→ **Caption-style text data**:
=== Begin Enclosure ===

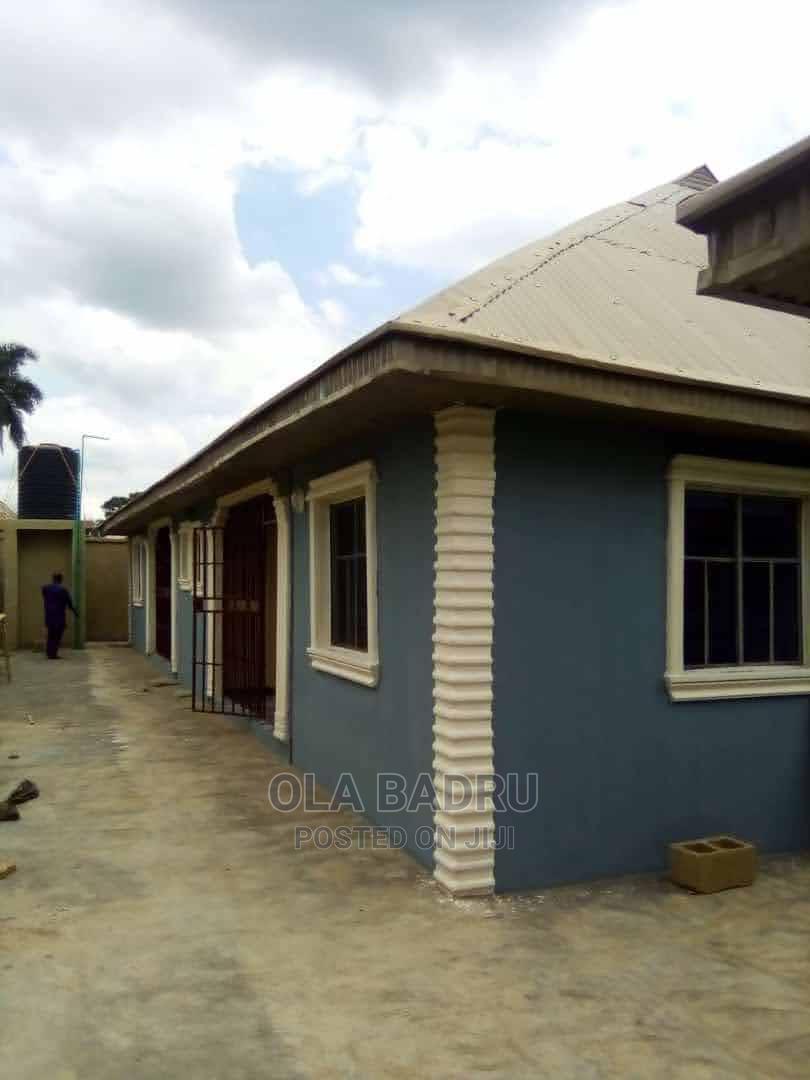 2 Bedrooms Bungalow for Rent in Lagbe, Ibadan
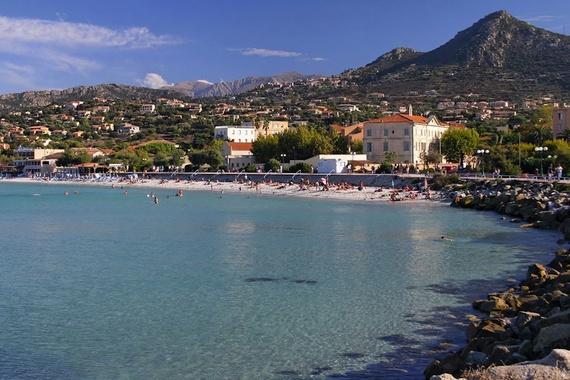 2015-05-13-1431549199-7886923-CorsicaIleRousse.jpg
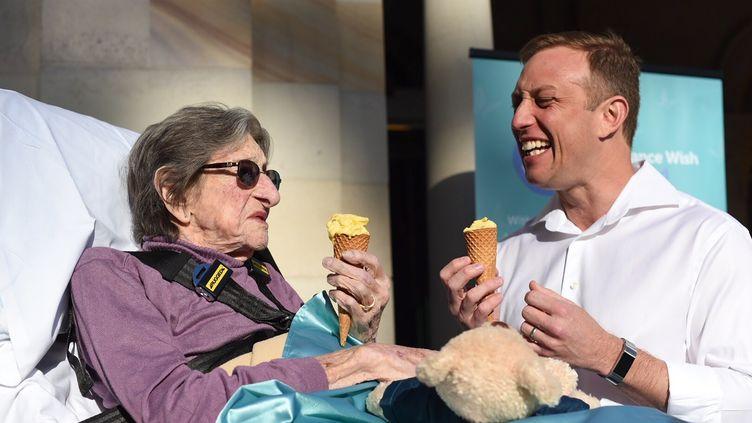 Betty, 92 ans, en train de manger une glace avec Steven Miles, le ministre de la Santé du Queensland, alors qu'elle a pu quitter les soins palliatifs pour quelques heures, le 25 juillet 2019 à Brisbane (Australie). (AFP PHOTO / PALLIATIVE CARE QUEENSLAND / ANGE COSTES PHOTOGRAPHY)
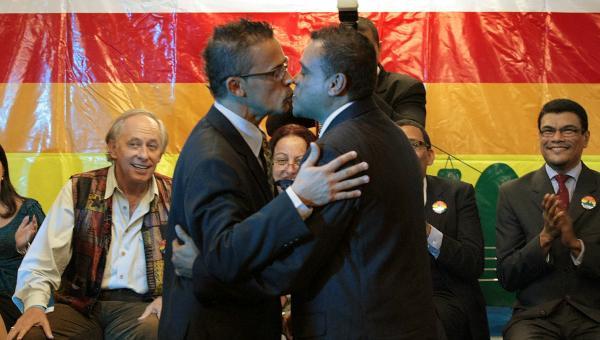 matrimonio-homosexuales-gay-pareja-600beso-afp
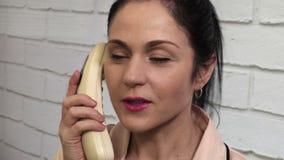 Χαμογελώντας γυναίκα που χρησιμοποιεί το αναδρομικό τηλέφωνο απόθεμα βίντεο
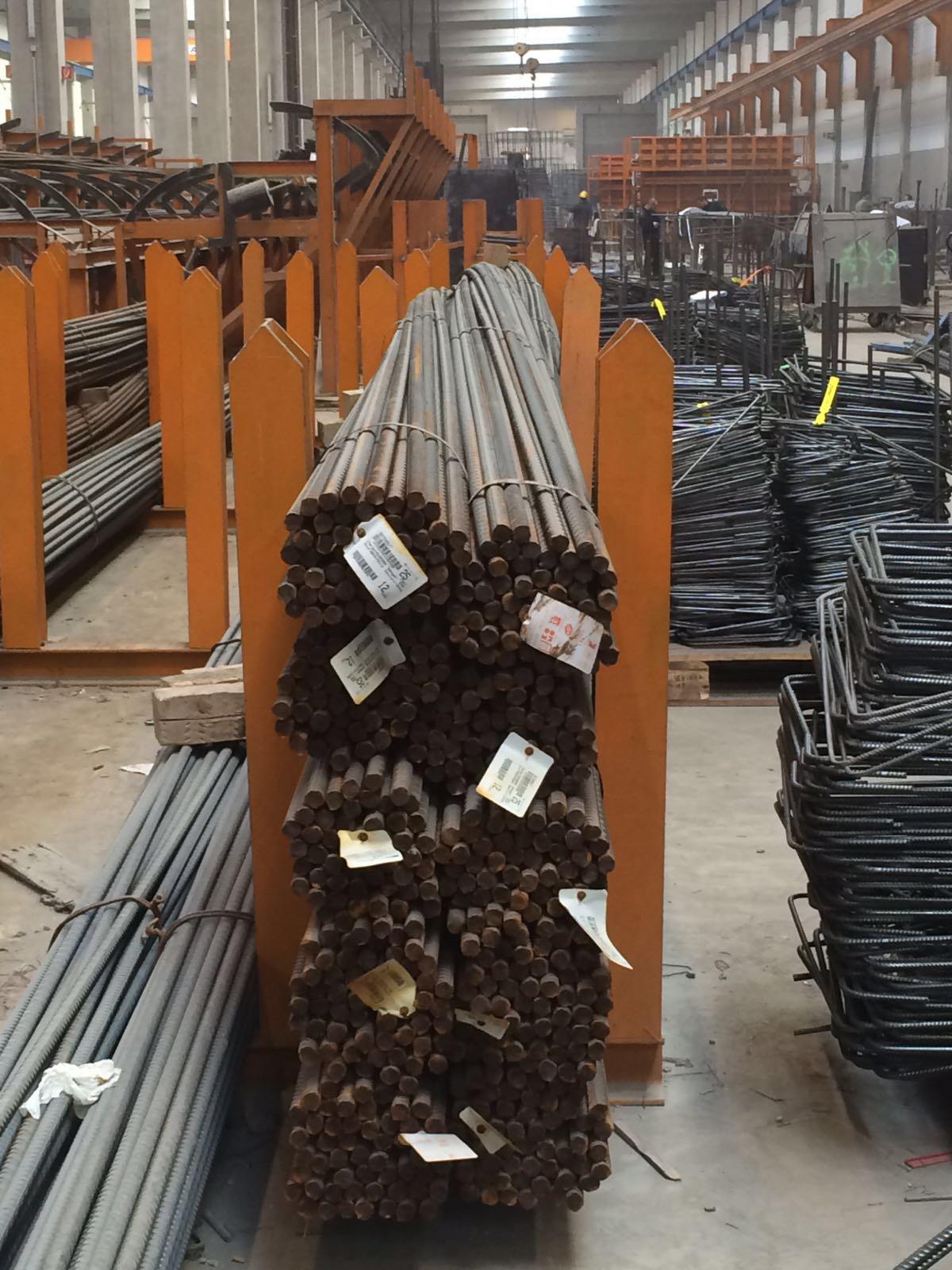 Eisenflechterarbeiten , Eisenarmierung, Bewehrungsbau, Bewehrungen von Betonstahl Halle GmbH, im Werk und auf Außenbaustellen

=== End Enclosure ===

→ **EXERCISE**:
Only the lines from the one containing "matrimonio-homosexuales-gay-pareja-600beso-afp" through the last line of the data belong in the copy, both included and reproduced exactly. Pictures do not.

→ **YOUR SOLUTION**:
 matrimonio-homosexuales-gay-pareja-600beso-afp
 Χαμογελώντας γυναίκα που χρησιμοποιεί το αναδρομικό τηλέφωνο απόθεμα βίντεο
 Eisenflechterarbeiten , Eisenarmierung, Bewehrungsbau, Bewehrungen von Betonstahl Halle GmbH, im Werk und auf Außenbaustellen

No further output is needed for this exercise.